Lo iodio è controindicato nei gozzi nodulari e multinodulari.

Sono sconsigliati gli integratori multivitaminici sintetici contenenti iodio. Gli integratori contenenti alghe a volte sono tollerati, altre volte no.

Lo iodio è inoltre presente in alcuni farmaci e può causare problemi.

Lo iodio nell’alimentazione

In natura la fonte principale di iodio è rappresentata dagli alimenti, soprattutto il pesce, mentre alimenti come il latte, le uova, la carne e i cereali ne contengono quantità minori mentre la quantità di iodio presente nella frutta e nella verdura dipende dalla presenza di esso nel terreno su cui sono cresciute.

Comprendere la connessione tra l’alimentazione e le funzionalità della tiroide è pertanto fondamentale per tenere sotto controllo e contrastare i problemi legati alle sue disfunzioni.
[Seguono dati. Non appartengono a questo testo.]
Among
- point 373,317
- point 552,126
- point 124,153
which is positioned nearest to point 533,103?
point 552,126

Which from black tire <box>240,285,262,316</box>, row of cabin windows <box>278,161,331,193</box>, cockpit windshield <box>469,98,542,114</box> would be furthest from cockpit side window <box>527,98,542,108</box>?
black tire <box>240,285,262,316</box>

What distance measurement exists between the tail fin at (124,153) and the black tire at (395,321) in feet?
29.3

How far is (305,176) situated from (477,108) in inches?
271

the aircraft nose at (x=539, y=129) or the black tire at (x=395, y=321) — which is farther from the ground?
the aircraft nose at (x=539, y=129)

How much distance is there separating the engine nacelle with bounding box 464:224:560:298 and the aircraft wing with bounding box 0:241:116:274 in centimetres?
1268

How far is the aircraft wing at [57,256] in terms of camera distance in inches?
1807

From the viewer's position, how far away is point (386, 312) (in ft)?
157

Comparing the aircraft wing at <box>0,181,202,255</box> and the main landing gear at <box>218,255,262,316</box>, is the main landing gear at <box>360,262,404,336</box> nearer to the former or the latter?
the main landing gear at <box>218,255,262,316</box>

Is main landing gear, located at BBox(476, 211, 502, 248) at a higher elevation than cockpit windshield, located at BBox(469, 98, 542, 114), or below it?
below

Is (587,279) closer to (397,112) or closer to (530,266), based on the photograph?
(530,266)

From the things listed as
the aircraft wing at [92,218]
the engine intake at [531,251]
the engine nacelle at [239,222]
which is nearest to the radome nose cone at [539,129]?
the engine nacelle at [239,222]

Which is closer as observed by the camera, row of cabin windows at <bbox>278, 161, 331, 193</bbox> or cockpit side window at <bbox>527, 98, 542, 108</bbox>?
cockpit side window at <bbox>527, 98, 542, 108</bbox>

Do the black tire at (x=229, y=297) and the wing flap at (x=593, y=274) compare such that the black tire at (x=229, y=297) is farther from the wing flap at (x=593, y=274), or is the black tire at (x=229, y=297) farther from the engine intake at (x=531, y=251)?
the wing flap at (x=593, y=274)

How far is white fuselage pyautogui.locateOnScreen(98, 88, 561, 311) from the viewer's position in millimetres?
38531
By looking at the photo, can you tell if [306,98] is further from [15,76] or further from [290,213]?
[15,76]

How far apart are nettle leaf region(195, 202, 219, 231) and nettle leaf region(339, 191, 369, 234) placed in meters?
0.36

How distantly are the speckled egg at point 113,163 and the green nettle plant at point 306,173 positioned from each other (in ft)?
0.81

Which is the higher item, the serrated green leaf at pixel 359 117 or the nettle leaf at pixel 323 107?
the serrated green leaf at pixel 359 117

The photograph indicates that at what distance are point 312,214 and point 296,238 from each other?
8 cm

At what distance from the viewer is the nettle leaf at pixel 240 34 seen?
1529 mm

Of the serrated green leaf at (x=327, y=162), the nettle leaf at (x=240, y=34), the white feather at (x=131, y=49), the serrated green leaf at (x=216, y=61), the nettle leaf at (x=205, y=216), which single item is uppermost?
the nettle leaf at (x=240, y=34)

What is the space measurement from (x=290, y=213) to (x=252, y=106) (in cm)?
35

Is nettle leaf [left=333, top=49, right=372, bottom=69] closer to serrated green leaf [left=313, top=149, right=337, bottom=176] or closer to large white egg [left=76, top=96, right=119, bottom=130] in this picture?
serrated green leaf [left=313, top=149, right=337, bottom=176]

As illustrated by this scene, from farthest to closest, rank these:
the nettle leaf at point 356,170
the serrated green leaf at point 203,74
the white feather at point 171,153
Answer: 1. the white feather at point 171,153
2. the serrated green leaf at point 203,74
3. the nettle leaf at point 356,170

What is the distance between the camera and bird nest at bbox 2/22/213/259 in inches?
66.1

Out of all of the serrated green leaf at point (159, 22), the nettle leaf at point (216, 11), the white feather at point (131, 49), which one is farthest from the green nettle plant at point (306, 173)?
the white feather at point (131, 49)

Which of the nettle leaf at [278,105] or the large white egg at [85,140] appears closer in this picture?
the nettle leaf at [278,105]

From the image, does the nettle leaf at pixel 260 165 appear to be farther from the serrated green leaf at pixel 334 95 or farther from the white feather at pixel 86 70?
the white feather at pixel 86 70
La tiroide dipende da una dieta adeguata capace di fornirle iodio, selenio e vitamine, al fine di poter funzionare correttamente e senza il giusto equilibrio nutritivo, la tiroide non può compiere appropriatamente il proprio lavoro.

Ecco alcuni consigli:

  • Limitare la quantità di cibi processati e già pronti: La lavorazione industriale tende ad arricchire di zucchero gli alimenti, e di conseguenza i problemi tiroidei potrebbero peggiorare. Usare ingredienti freschi e genuini che non sono stati trattati, ne conserva la maggior parte di vitamine, minerali e altri nutrienti.
  • Aumentare il consumo di pesce: Il pesce è una fonte di proteine di buona qualità ed è spesso ricco di benefici grassi omega-3. Cautela nella scelta del pesce però, pesci carichi di mercurio sono nocivi per le funzioni della tiroide.
  • Includere i legumi nella dieta: le lenticchie per esempio sono ricche di vitamine e di minerali necessari alla produzione dell’ormone tiroideo.
  • Arricchire la dieta con alcune delle seguenti fonti di iodio: Alghe brune (kelp, wakame, dulse); Pesce e frutti di mare; Yogurt; Latte; Uova.